Thursday, 6 August 2015

Fitbit wearable, profits bearable -- patents comparable?

"Fitbit Tops Estimates in First Post-IPO Report; Margins Narrow" is the headline of Peter Burrows' Bloomberg post today. He reports:
"Fitbit Inc. sales and profit topped analysts’ estimates in its first report following an initial public offering, a sign that the company’s fitness trackers are weathering competition in the increasingly crowded wearables market. Second-quarter revenue more than tripled to $400.4 million ... 
The company, which dominates the market for fitness bands that monitor health data such as activity and sleep patterns, said it sold 4.5 million devices in the quarter. ..".
But that's not all. The analysts didn't fare too well, their forecasts averaging out at $319 million, according to data compiled by Bloomberg. Fitbit's gross margin -- one of a number of clues as to profitability and a fairly conspicuous one -- slipped marginally to 47 percent, down from 51 percent in the corresponding quarter of 2014, nudging the share price down too.


Competition and patent data watchers will be looking at other information for their guidance as to Fitbit's prospects. Fitbit still holds 34 per cent of the wearable device market, down from 45 per cent last year, and there's no shortage of rivals for a space on the world's wrists: Xiaomi, based in China, has captured 25 per cent of the same market though its products sell for far less than Fitbit's. Other significant players such as Jawbone, Samsung and Garmin, have seen their share of product sales fall too.

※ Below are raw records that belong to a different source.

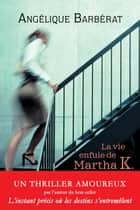La vie enfuie de Martha K. ebook by Angélique Barbérat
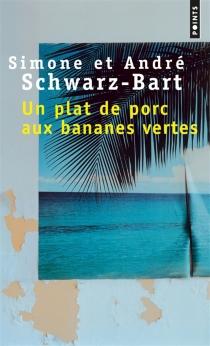 Un plat de porc aux bananes vertes - AndréSchwarz-Bart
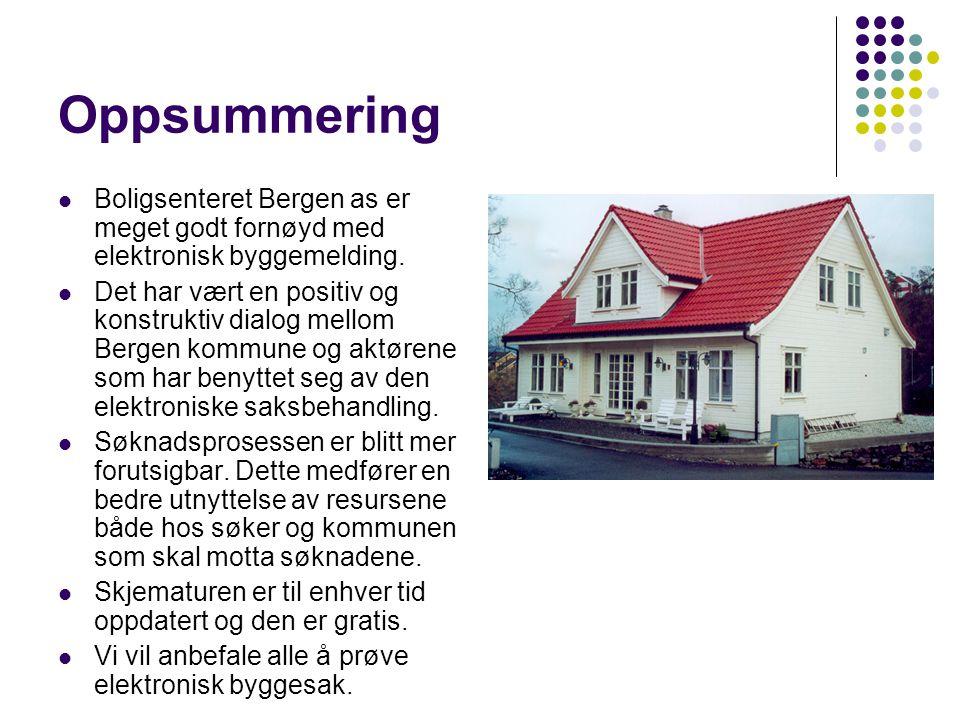 Oppsummering Boligsenteret Bergen as er meget godt fornøyd med elektronisk byggemelding.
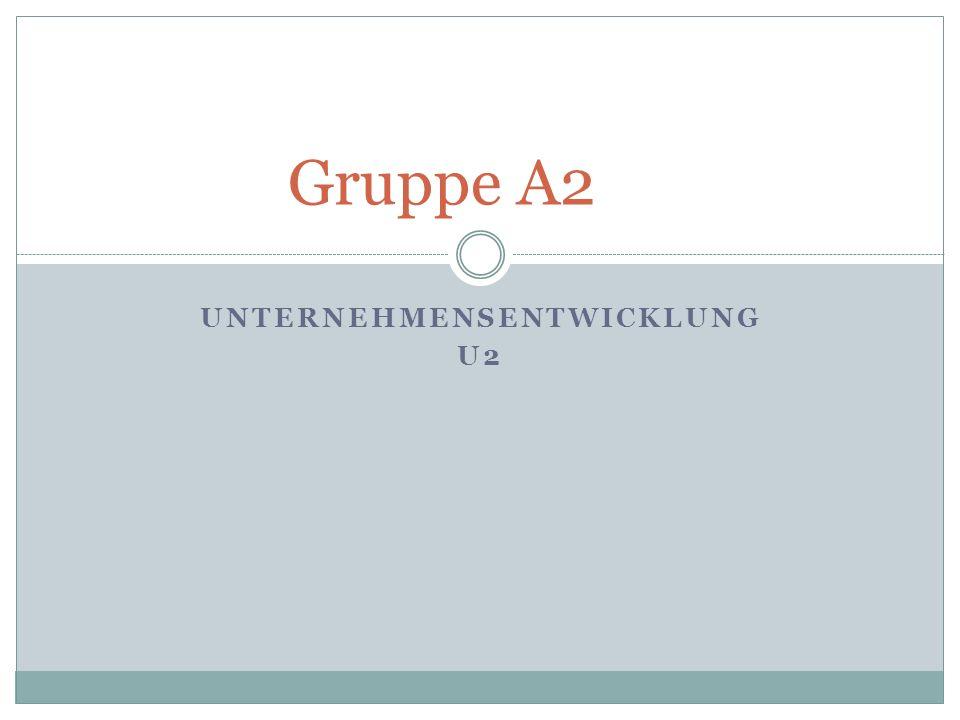 UNTERNEHMENSENTWICKLUNG U2 Gruppe A2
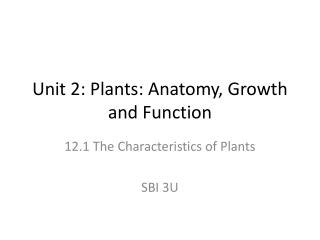 Unit 2: Plants: Anatomy, Growth and Function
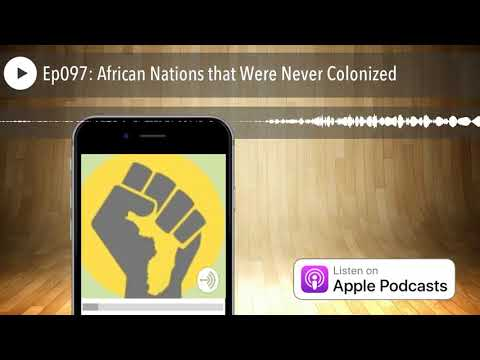 Ep097: African Nations that Were Never Colonized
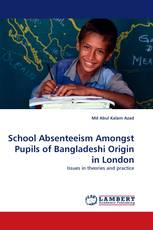 School Absenteeism Amongst Pupils of Bangladeshi Origin in London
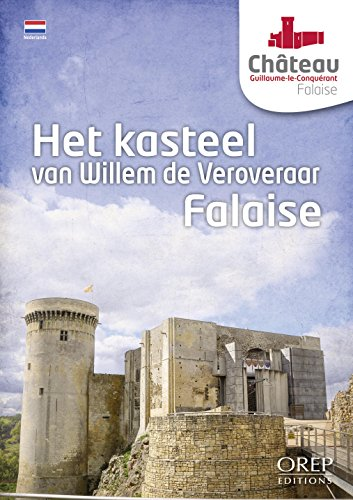 Chateau Guillaume le Conquerant Falaise (Neerlandais)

As for the patent scenario, this Cipher Snapshot tells it all: in short,
• The wearables market is growing and Fitbit has one of the largest patent portfolios [patents help stop copying, can be licensed and, if need be, securitised].
• Fitbit’s territorial coverage is comparatively weak [countries not covered by patents, which are national in scope, are countries in which otherwise protected technology can be freely used by competitors].
• Fitbit’s late entry means that others may own foundational technology [this can be a problem, but older patents may have expired or lapsed, may be available to take a licence or cross-licence -- and may also not actually be infringed].
• There is an increasing amount of patent litigation, and Fitbit is now involved [this is significant too: is FitBit on the receiving end or suing others? Infringed patents can produce a healthy income source].
This is only a Snapshot. An analytical exercise like this can only give a partial picture since there are other factors at play: other significant IP factors include the strength of the Fitbit brand, the extent of its trade mark portfolio and the power of consumer loyalty, and possession of technical data and know-how that is held under conditions of trade secrecy.  But aren't these IP-driven criteria a better framework for the prediction of future performance and the second-guessing of future marketing policy than are fluctuations in stock prices or disparities between predicted and actual trading figures?

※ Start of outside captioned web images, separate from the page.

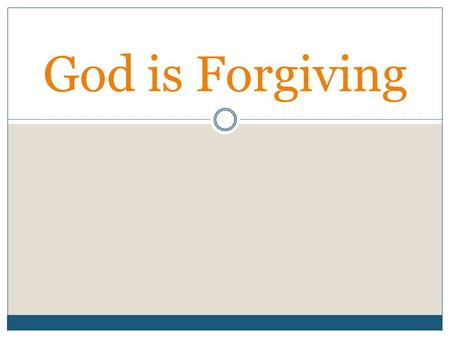 "God is Forgiving. Throughout Scripture, we find a God who is forgiving.  ""Iniquities prevail against me: as for our transgressions, thou shalt purge."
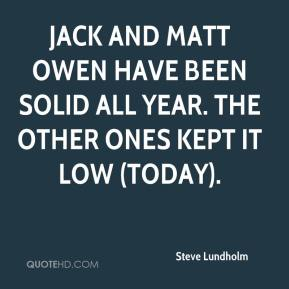 Steve Lundholm  - Jack and Matt Owen have been solid all year. The other ones kept it low (today).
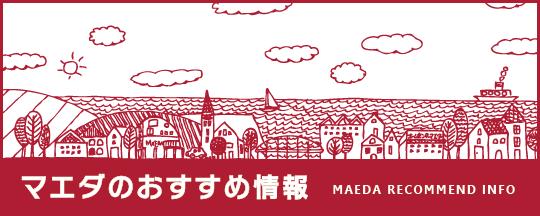 マエダのおすすめ情報 / MAEDA RECOMMEND INFO
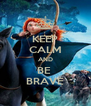 KEEP CALM AND BE  BRAVE - Personalised Poster A4 size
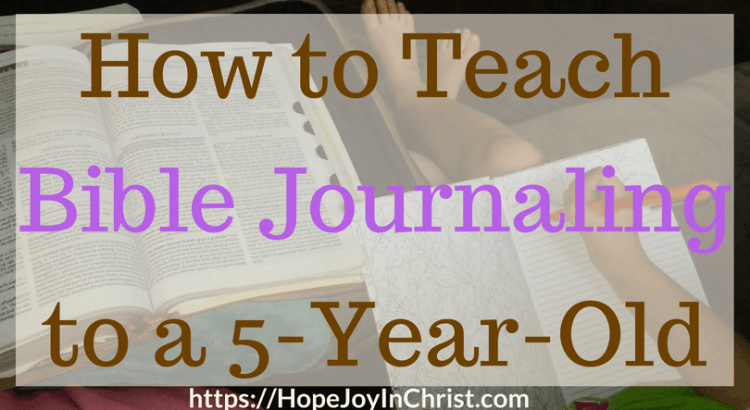 How to Teach Bible Journaling to a 5 Year Old #BibleJournalingForBeginners #HowToStartBibleJournaling #ibleJournalingIDeaas #biblejournalingForKids #BibleStudyTools #MotherhoodQuotes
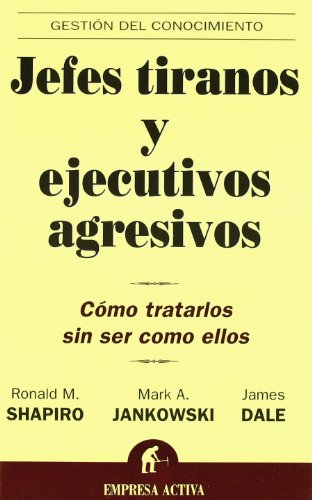 9788495787965: Jefes Tiranos Y Ejecutivos Agresivos / Bullies, Tyrants, And Impossible People: Como Tratarlos Sin Ser Como Ellos / How to Treat Them Without Joining Them (Spanish Edition)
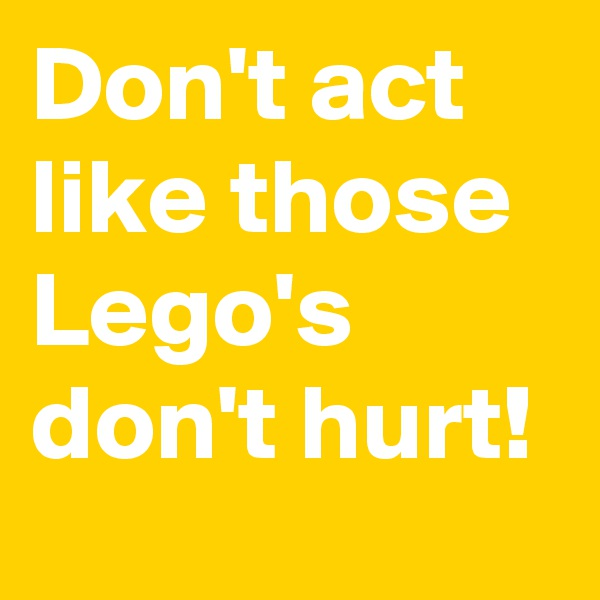 Don't act like those Lego's don't hurt!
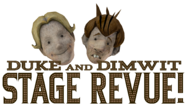 Duke and Dimwit Stage Revue sign and heads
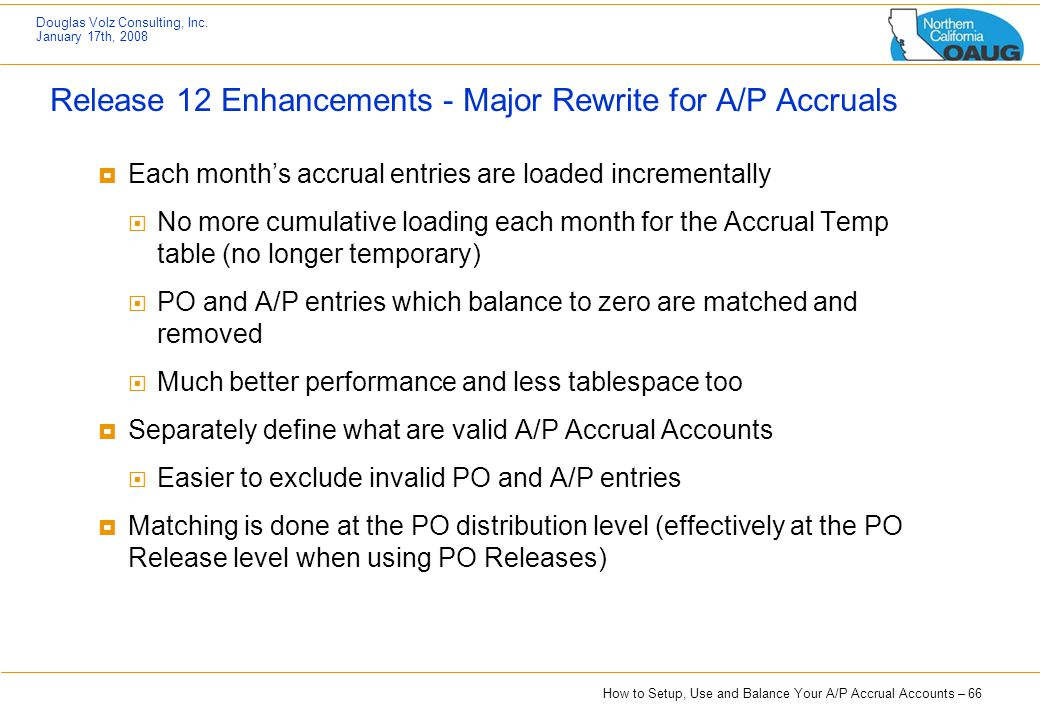 How to Setup, Use and Balance Your A/P Accrual Accounts – 66 Douglas Volz Consulting, Inc. January 17th, 2008 Release 12 Enhancements - Major Rewrite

The last word goes to respected academic Mark Skilton (Professor of Practice, Warwick Business School):
"The Fitbit story is a great example of a company that understands the mix of design form and function in a new category of business technology. If you look at the products' branding 'flex, charge, surge' they are focused specifically on what the wearer wants in lifestyle from casual to sports. Notably the devices display information easily which is a critical difference to Apple Watch and other wearables. This, plus the fact that the functions of mobile phone sync are essentially the same for 40 to 80% less cost, makes a compelling case. 
The potential value that personal data and usage information wearables tells you about that customer and the situation means potential “big bucks” for companies and users to better enable their lifestyle and experience. There are issues of opt-in and out privacy and performance issues but as with all new technologies these trade-offs are part of this journey and in the right circumstances becomes a major opportunity".
Both Fitbit and Cipher deal with the presentation of information in a helpful, user-friendly way. Whether Cipher is the Fitbit of the world of patent analytics is a matter for users to decide.  However, in each case their value is not in the information itself but in the use to which they are put.

2 comments:

  1. Fitbit watch-watcher6 August 2015 at 17:19

    Isn't Fitbit in danger of becoming a generic descriptor for all similar wearables? That would be something pressing on my mind if I was buying or selling stock.